La notion d’empreinte environnementale est désormais familière pour tous, et chacun module quand il le peut son comportement pour infliger le moins de désagréments possible à la couche d’ozone.
A présent, c’est le principe d’empreinte esthétique qui devrait être popularisé. Il s’agirait de faire prendre conscience aux citoyens de la trace qu’ils impriment sur l’environnement par le simple spectacle qu’ils donnent à voir (un accoutrement, un comportement…). Il s’agirait d’acter que, si certaines choses n’émettent aucune particule chimiquement nocive dans l’atmosphère, elles peuvent tout de même la dégrader en rendant le monde plus laid.

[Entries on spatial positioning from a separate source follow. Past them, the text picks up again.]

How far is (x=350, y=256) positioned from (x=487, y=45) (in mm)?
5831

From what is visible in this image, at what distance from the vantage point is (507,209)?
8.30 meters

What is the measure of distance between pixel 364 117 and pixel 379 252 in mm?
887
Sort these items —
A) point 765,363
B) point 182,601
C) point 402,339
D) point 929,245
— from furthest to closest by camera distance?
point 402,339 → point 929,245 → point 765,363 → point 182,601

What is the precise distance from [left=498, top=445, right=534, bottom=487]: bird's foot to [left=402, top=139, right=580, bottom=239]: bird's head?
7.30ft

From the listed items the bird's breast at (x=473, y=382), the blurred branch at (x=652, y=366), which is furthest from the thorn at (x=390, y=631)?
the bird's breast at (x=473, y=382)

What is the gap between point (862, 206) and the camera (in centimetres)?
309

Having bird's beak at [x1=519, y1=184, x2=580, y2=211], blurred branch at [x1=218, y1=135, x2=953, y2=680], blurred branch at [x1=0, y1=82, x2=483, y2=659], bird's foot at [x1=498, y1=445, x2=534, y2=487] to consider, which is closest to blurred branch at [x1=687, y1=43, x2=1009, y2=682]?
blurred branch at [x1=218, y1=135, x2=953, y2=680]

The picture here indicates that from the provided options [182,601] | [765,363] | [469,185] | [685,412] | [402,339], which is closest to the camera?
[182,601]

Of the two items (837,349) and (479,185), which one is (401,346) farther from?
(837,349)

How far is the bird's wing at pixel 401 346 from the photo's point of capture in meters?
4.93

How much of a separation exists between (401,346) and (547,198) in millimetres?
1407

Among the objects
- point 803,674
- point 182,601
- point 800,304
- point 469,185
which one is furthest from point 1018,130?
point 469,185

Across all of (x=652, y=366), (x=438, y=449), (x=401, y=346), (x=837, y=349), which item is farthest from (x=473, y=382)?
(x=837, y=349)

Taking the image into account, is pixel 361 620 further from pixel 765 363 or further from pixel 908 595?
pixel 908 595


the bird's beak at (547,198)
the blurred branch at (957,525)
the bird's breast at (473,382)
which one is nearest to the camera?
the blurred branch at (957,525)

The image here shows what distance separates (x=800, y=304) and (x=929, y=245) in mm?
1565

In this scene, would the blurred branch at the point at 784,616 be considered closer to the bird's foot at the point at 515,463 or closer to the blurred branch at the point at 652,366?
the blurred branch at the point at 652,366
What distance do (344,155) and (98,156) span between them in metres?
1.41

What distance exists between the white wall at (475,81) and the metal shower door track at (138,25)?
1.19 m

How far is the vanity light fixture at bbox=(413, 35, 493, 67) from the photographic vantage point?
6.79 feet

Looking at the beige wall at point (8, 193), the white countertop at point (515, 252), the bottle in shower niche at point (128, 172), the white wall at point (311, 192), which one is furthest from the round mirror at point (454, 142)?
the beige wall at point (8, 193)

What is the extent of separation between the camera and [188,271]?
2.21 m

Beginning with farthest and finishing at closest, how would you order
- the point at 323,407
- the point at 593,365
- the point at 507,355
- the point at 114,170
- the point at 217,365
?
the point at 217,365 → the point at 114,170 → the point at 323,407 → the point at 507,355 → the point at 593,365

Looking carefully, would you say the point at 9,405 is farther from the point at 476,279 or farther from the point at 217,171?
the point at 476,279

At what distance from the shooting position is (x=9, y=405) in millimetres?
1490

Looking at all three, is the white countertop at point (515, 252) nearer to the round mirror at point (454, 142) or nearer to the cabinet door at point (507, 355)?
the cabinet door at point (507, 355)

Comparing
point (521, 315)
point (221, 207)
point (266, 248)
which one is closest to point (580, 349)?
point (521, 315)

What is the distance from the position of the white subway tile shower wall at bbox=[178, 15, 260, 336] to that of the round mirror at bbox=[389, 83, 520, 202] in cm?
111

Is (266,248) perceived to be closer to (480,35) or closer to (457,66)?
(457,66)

Le ski est un bon exemple. Voici une activité qui, en soi, est évidemment plaisante, grisante, et ne fait de tort à personne. Ce qui fait du tort en revanche, c’est le ski fait par 30 000 gugusses à la fois, dans des tenues criardes et grotesques. Les équipements, les constructions, les ronds-points, les gens eux-mêmes, leurs cris, leurs grosses godasses, leurs lèvres grasses de dermophil, leur situation objective de touriste qu’il faut distraire… Tout cela fait d’un environnement initialement noble et grandiose une aberration. Mon point est le suivant : pourquoi ne pas responsabiliser chaque skieur et le sensibiliser à son empreinte esthétique, afin qu’il réalise de lui-même le grotesque de la situation et la laideur qu’il inflige au monde ? Il renoncerait à skier en station et la nature reprendrait ses droits.

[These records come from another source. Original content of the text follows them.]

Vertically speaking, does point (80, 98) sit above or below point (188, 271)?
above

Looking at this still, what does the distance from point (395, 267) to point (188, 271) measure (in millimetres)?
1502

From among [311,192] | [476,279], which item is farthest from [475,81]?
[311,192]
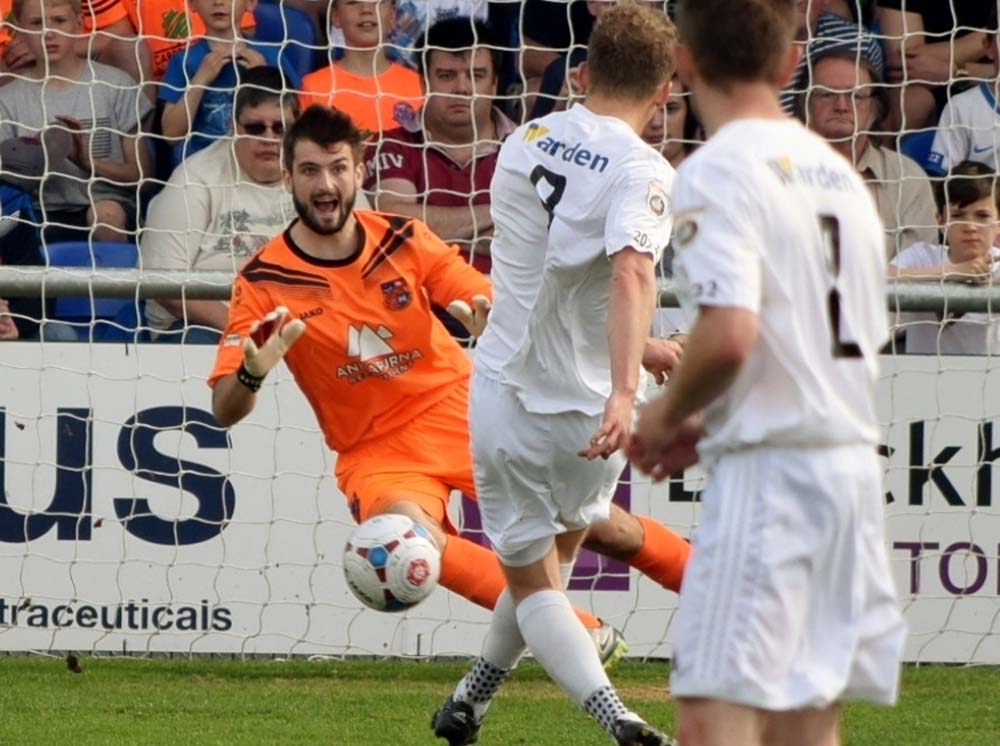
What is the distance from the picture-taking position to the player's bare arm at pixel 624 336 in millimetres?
4551

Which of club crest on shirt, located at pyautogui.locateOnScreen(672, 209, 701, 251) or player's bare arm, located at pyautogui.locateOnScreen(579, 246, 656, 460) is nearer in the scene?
club crest on shirt, located at pyautogui.locateOnScreen(672, 209, 701, 251)

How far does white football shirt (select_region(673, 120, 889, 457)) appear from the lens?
3.06 m

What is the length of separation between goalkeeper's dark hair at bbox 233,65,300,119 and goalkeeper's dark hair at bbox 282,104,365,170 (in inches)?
64.6

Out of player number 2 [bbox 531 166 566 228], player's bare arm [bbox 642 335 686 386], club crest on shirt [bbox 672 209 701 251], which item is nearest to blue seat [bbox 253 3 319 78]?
player number 2 [bbox 531 166 566 228]

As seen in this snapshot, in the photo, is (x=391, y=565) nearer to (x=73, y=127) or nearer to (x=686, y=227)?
(x=686, y=227)

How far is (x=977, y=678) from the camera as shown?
703 centimetres

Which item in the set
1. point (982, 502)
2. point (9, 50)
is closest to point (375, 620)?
point (982, 502)

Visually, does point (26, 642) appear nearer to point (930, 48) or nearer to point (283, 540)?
point (283, 540)

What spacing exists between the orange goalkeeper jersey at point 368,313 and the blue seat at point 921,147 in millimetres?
2469

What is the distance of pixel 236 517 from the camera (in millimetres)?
7281

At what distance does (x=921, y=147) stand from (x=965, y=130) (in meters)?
0.19

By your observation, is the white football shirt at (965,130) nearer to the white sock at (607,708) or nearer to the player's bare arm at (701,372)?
the white sock at (607,708)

Ma foi, le ski est le ski, il est à présent installé, les infrastructures sont là et il est sans doute trop tard. Il serait encore temps en revanche d’endiguer d’autres activités à empreinte esthétique négative plus nouvelles. Il y a quelques années, j’aimais lire sur internet un inconnu qui entre autres passions, menait des expéditions photographiques dans des bâtiments ou usines laissés à l’abandon – ancien hôpital, maison abandonnée, étages d’immeubles subitement délaissés… Mais dix ans après, je découvre que cela est devenu une discipline et qu’elle s’est dotée d’un nom : l’Urbex. On trouve ainsi des comptes Instagram, des sites internet qui répertorient « les lieux Urbex en France »… Ce qui était l’occupation poétique de quelques-uns devient une activité, sans doute homologuée par une Fédération Française d’Urbex.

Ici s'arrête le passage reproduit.